Text provided ▸
I am a People Strategy consultant and I support fast-growing startups in building high performing and scalable organisations to help them go through their next stage of growth successfully.
I moved from France to Singapore with my husband and two kids in 2013 with Google (after a short stay in India). I worked at Google for 10 years before starting my own gig 5 years ago. I joined Google in 2005 from the Paris office as the company was still quite small (5,000 employees globally and 1,500 in EMEA). I was hired to build the employer brand and the talent sourcing strategy in EMEA (at that time Google was not known as an employer of choice yet and job applications were rock bottom!). In 2013 the company had over 55,000 employees. Most of our processes were not fit for that size anymore and I redesigned and optimised a number of HR processes (running pilots in APAC and rolling out globally).
My decision to leave Google to start my business had to do with the limited scope for significant innovation in Talent Management and the fact that I started to develop a real passion for developing new organisational models and rethinking the way we manage people.

Stored data ▸
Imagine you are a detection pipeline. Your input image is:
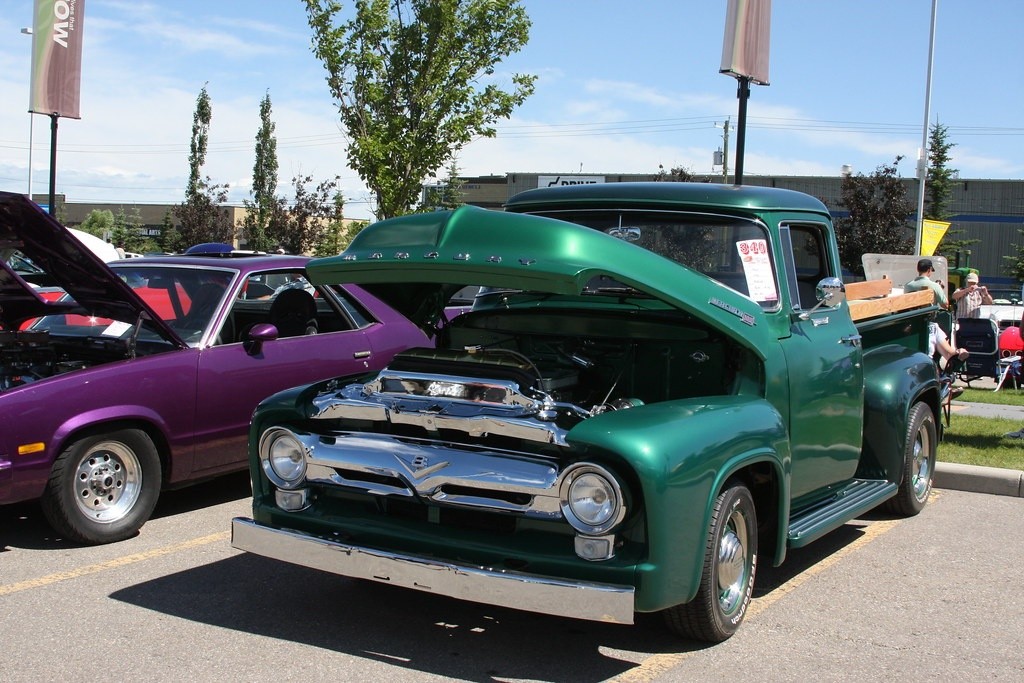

Jobs ▸
• 1. According to the consultant's profile, how many employees did Google have globally when the writer joined in 2005?
• 2. Reproduce word for word the passage of the consultant's profile between "I moved from" and "rolling out globally).", inclusive.

Results in order ▸
• 1. 5,000 employees globally

• 2.
I moved from France to Singapore with my husband and two kids in 2013 with Google (after a short stay in India). I worked at Google for 10 years before starting my own gig 5 years ago. I joined Google in 2005 from the Paris office as the company was still quite small (5,000 employees globally and 1,500 in EMEA). I was hired to build the employer brand and the talent sourcing strategy in EMEA (at that time Google was not known as an employer of choice yet and job applications were rock bottom!). In 2013 the company had over 55,000 employees. Most of our processes were not fit for that size anymore and I redesigned and optimised a number of HR processes (running pilots in APAC and rolling out globally).